Your task is to reproduce exactly the lines from the line with "Which of the point" through the end of the records below.

*TASK DATA:*
* * *
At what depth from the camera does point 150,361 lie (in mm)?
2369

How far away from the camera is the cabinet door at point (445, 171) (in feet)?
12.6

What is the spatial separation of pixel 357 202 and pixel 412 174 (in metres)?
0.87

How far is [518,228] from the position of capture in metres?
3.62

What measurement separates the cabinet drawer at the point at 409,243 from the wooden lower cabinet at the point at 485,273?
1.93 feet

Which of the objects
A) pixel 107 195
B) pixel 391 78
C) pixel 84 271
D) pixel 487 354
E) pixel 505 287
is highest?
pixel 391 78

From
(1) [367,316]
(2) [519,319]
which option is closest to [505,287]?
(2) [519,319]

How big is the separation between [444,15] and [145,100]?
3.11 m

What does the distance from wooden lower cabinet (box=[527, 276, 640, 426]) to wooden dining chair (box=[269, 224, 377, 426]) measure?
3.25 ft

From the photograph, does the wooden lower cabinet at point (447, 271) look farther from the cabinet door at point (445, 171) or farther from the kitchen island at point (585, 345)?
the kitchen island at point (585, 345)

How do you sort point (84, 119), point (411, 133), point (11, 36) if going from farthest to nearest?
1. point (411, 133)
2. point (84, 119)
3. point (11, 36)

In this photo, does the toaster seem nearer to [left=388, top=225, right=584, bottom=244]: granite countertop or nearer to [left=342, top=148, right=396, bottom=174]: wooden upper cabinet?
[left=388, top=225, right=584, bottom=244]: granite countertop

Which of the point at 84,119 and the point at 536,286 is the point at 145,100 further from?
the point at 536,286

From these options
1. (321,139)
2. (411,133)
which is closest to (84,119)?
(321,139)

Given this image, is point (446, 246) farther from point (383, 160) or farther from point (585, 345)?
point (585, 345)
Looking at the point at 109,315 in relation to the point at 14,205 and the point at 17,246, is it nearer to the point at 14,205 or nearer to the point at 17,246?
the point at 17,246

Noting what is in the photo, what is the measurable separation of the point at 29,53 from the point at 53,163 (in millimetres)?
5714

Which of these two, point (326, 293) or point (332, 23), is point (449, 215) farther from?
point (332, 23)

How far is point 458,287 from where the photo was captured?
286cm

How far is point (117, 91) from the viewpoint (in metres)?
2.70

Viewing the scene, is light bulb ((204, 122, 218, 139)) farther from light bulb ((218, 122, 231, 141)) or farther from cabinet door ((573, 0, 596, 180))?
* * *
*OUTPUT FOR THIS EXERCISE:*
Which of the point at 84,119 and the point at 536,286 is the point at 145,100 further from?
the point at 536,286

From these options
1. (321,139)
2. (411,133)
which is closest to (84,119)?
(321,139)

Given this image, is point (446, 246) farther from point (383, 160) or farther from point (585, 345)?
point (585, 345)
Looking at the point at 109,315 in relation to the point at 14,205 and the point at 17,246, is it nearer to the point at 14,205 or nearer to the point at 17,246?
the point at 17,246

Noting what is in the photo, what is the measurable separation of the point at 29,53 from the point at 53,163 (in millimetres)?
5714

Which of these two, point (326, 293) or point (332, 23), is point (449, 215) farther from?
point (332, 23)

How far is point 458,287 from where the photo was captured?
286cm

How far is point (117, 91) from the viewpoint (in metres)?
2.70

Viewing the scene, is light bulb ((204, 122, 218, 139)) farther from light bulb ((218, 122, 231, 141)) or farther from cabinet door ((573, 0, 596, 180))?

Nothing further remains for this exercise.